Before every preemie can go home they have to pass a car seat test. This is where the baby sits in his/her car seat for 90 minutes with no d-sats below 85. We brought in Kennedy's car seat last night for Michelle to administer the test last night. Kennedy was doing so good until the last 10 minutes. She d-sated to 72 and was not able to recoup until she was taken out of the car seat. So we are going to try again on Sunday.

I am just ready for my baby to be home. I feel that I am ready for anything that could possibly happen. I know that I will be able to keep my cool in almost any situation. Being in the NICU for more then 50 days has really prepared me for anything. You see and experience alot of things that most parents will never have to go through.




(Above: Kennedy sleeping and my chest. She loves putting her hands under her face while she sleeps. Brian and I can pull them away and she will put them right back)



(Above: Daddy and Kennedy after her bath)



(Above: Kennedy sitting up in her seat that her P.T. gave her to strenghten her back and neck muscles)


(Above: Kennedy deep in thought. She is trying to plan her escape route)



(Above: Grandma and Grandpa together with Kennedy for their first portrait together. We were able to take Kennedy out of Room 3 and to this family room for about 20 minutes on Monday. It was so nice to be able to walk down the hall with her in my arms)



(Above: Kennedy sitting on a couch for the first time in her life)

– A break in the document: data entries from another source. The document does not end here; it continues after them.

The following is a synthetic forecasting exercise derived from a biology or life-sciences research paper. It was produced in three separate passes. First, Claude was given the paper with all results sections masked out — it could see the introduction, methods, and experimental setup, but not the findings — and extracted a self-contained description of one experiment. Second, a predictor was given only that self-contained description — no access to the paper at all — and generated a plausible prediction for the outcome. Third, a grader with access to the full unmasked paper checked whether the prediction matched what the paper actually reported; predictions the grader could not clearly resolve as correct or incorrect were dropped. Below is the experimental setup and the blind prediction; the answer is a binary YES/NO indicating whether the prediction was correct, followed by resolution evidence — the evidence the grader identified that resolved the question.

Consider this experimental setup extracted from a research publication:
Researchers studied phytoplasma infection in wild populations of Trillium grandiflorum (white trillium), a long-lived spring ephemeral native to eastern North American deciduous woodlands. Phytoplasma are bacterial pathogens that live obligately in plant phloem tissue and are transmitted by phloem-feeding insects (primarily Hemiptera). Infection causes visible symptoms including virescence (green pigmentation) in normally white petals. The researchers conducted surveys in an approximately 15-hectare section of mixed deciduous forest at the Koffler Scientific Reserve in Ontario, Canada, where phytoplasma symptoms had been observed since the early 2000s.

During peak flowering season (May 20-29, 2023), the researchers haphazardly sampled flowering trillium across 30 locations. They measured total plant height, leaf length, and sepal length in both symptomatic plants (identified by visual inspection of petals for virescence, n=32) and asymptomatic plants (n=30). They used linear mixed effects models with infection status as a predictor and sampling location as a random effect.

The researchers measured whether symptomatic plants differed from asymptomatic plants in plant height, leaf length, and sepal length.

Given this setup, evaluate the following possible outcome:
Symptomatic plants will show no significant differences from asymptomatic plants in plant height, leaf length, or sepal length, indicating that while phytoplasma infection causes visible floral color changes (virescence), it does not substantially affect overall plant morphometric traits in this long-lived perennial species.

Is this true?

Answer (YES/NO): NO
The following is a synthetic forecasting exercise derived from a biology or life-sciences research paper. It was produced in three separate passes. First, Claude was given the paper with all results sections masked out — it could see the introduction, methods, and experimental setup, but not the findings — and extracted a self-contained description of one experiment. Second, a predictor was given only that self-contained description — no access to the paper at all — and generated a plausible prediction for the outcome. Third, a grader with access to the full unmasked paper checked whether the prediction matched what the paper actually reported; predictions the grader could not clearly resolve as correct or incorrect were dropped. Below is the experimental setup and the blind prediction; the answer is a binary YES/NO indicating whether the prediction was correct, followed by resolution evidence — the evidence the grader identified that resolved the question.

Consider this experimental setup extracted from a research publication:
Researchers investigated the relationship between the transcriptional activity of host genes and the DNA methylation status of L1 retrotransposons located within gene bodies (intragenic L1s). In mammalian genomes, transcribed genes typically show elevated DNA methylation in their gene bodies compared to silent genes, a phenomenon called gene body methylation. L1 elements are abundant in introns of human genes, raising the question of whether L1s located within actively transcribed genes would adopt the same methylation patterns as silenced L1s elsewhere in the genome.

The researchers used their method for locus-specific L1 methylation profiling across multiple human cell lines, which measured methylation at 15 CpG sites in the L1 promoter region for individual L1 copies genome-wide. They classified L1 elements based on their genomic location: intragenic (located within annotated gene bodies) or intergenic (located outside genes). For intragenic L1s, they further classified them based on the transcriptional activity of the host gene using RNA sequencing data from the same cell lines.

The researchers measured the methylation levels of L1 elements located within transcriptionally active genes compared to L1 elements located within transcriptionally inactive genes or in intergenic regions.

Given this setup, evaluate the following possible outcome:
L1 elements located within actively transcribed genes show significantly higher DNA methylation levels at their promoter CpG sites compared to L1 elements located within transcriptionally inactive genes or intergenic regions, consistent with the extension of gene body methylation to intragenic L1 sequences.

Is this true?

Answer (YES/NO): YES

(Above: Daddy and Kennedy relaxing on her Boppy)



(Above: Kennedy is so full of facial expressions. Even though she can't talk she can still get her message across)


(Above: Kennedy and I kangarooing. This is something that is promoted in the NICU to bond with your baby. Kennedy is in her diaper only and I place Kennedy on my chest with my shirt open. Researchers have found that the close physical contact with the parent can help to stabilize the preterm infant's heartbeat, temperature, and breathing.)